Divisé en deux parties et comprenant huit chapitres et une conclusion, l’ouvrage montre comment l’usage accru de l’automobile entre les années 1920 et 1970 permet à la fois de faire la promotion de la nature et de lever le voile sur l’histoire de la région. L’objectif est donc de tracer une histoire du paysage et des interactions qu’ont les gens à son égard. Le livre se concentre surtout sur les individus confortablement installés dans des automobiles. Cela dit, l’un des éléments originaux de l’analyse est de s’intéresser également aux gens qui vivent et travaillent dans les petites villes situées en bordure des routes. Quant aux automobilistes, ils appartiennent en grande partie à la classe moyenne de race blanche et ils ont un niveau d’instruction assez élevé. Ce motoring public, comme le définit Bradley, participe activement à la création d’un nouveau paysage caractérisé par une forme en ruban, à savoir celui du bord de la route (roadside). Ce dernier comprend de multiples lieux et objets diversifiés : attraits historiques et touristiques, dont des parcs, monuments et plaques commémoratives, des petites villes, des services hôteliers, des terrains de camping, etc. C’est précisément parce que le réseau de routes artérielles est peu développé en Colombie-Britannique qu’il revêt un rôle si important sur les plans social, culturel et politique.

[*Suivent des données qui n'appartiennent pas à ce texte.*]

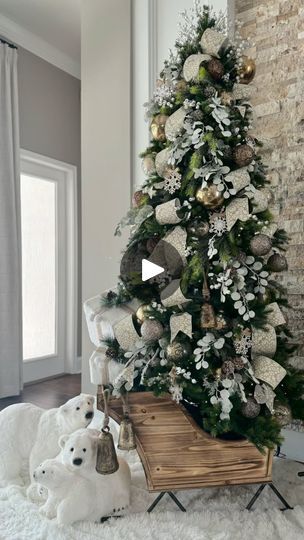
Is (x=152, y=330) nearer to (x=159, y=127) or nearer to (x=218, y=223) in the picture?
(x=218, y=223)

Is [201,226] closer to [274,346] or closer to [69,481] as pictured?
[274,346]

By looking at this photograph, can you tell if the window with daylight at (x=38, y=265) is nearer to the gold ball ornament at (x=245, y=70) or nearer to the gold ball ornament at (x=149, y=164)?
the gold ball ornament at (x=149, y=164)

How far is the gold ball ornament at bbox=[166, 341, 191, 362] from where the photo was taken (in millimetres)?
1232

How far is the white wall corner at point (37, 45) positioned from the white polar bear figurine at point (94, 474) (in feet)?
10.8

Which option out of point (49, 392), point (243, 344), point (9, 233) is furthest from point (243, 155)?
point (49, 392)

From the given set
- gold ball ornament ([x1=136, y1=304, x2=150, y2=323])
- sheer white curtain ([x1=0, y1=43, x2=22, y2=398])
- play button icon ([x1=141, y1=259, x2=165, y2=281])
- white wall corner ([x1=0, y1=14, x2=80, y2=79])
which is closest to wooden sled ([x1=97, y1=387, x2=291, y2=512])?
gold ball ornament ([x1=136, y1=304, x2=150, y2=323])

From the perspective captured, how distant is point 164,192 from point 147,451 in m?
0.80

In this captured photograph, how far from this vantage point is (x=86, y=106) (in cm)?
267

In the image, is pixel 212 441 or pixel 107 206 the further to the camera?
pixel 107 206

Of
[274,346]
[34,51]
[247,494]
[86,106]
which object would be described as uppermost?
[34,51]

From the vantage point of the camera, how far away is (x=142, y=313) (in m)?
1.33

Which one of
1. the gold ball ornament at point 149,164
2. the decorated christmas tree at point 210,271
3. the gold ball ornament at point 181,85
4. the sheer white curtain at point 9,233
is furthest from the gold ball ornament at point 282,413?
the sheer white curtain at point 9,233

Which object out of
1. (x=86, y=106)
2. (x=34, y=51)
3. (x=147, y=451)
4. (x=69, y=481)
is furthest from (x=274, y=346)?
(x=34, y=51)

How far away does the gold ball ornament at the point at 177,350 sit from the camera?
1.23 m
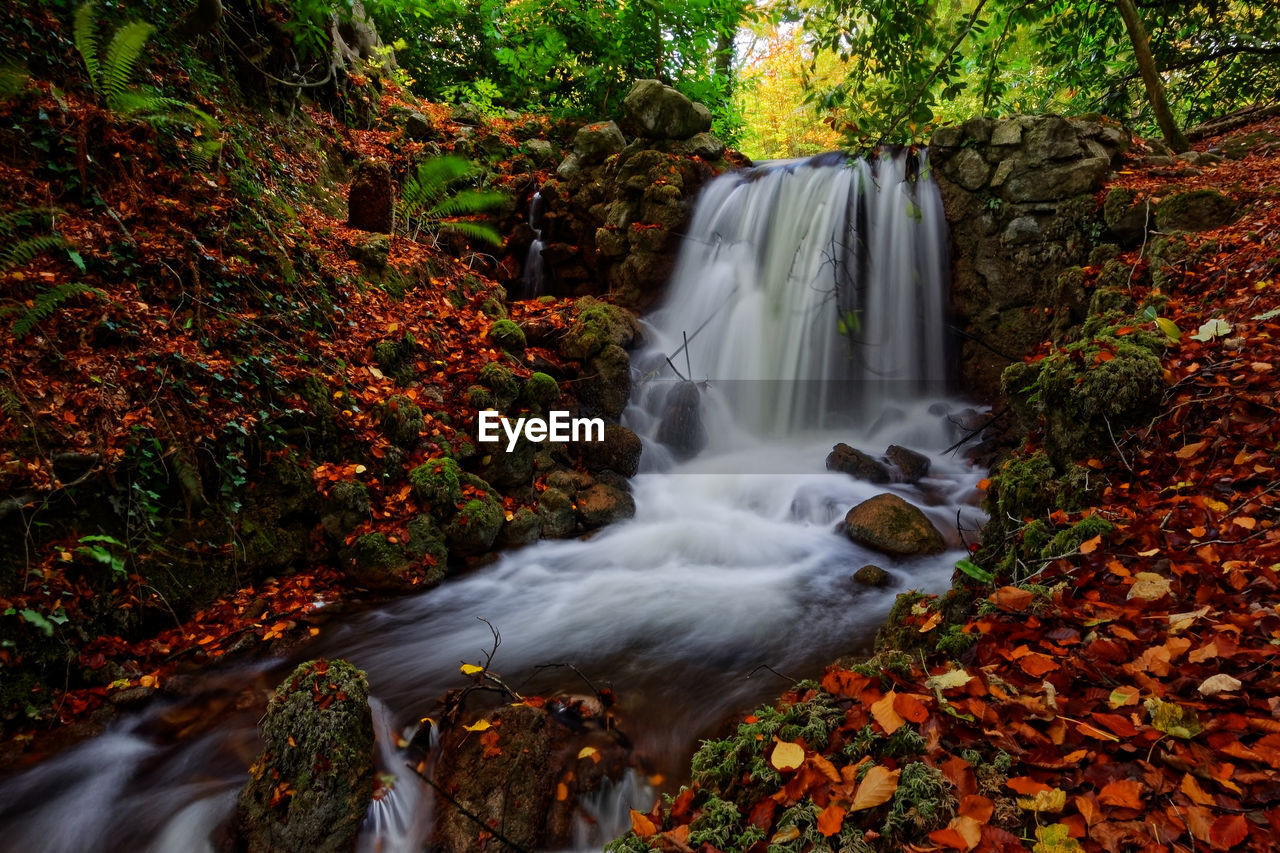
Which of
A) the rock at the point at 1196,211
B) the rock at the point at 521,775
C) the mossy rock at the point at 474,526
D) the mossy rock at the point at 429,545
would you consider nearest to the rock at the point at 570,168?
the mossy rock at the point at 474,526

L’auteur veut nous exposer comment les conducteurs et les passagers découvrent le monde à travers le pare-brise. Ces derniers ont aussi l’occasion de se rapprocher des environnements naturels en ayant accès à des campings et en visitant les parcs. Ils croisent également de vastes chantiers routiers qui impliquent le creusement de tunnels. De plus, lors de ces travaux, des vestiges des premiers peuples – notamment des cimetières – sont mis au jour.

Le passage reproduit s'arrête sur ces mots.